Mit der Verfahrenseröffnung und der gerichtlichen Bestätigung der Eigenverwaltung soll die Geschäftsführung des Unternehmens weiterhin handlungs- und weisungsbefugt bleiben. Die vorgesehenen Personalmaßnahmen mit einem Abbau von 350 Stellen in der Verwaltung sind laut Peek & Cloppenburg in Düsseldorf aufgesetzt und größtenteils bereits vollständig umgesetzt.
„Anfang März 2023 haben wir das Schutzschirmverfahren gestartet, um die Peek & Cloppenburg KG, Düsseldorf, an die veränderten Marktbedingungen anzupassen und für die Zukunft neu aufzustellen. Mit unserem Vorhaben kommen wir gut voran“, sagt Geschäftsführer Thomas Freude. Mit dem jetzt vorliegenden Eröffnungsbeschluss endet der Insolvenzgeldzeitraum. Für die Zeit ab Juni 2023 werden die Löhne und Gehälter aller Mitarbeiterinnen und Mitarbeiter der Peek & Cloppenburg KG, Düsseldorf wieder in voller Höhe bezahlt.

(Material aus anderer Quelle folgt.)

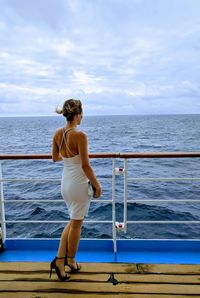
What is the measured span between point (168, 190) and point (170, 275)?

„Die Erarbeitung des Sanierungsplans läuft weiterhin mit Hochdruck und unter Einbeziehung der Fremd- und Eigenkapitalgeber. Wir gehen davon aus, dass die gerichtlichen Terminierungen zur Erörterung und Abstimmung über den Plan über den Sommer vorbereitet und absolviert worden sind“, erklärt Restrukturierungsgeschäftsführer Dr. Dirk Andres. Parallel werde standardmäßig in den kommenden Wochen auch ausgelotet werden, ob neben der unternehmensseitig angestrebten Eigenlösung anderweitige Möglichkeiten bestehen könnten.
„In den vergangenen Wochen und Monaten hat das Unternehmen die wesentlichen Weichen für die Neuausrichtung geschaffen. Wir unterstützen diesen Kurs und begleiten das Verfahren weiter mit dem Fokus auf die Interessen der Gläubigerinnen und Gläubiger“, sagt Dr. Markus Kier, verfahrensleitender Partner der Sachwalterkanzlei Piepenburg Rechtsanwälte.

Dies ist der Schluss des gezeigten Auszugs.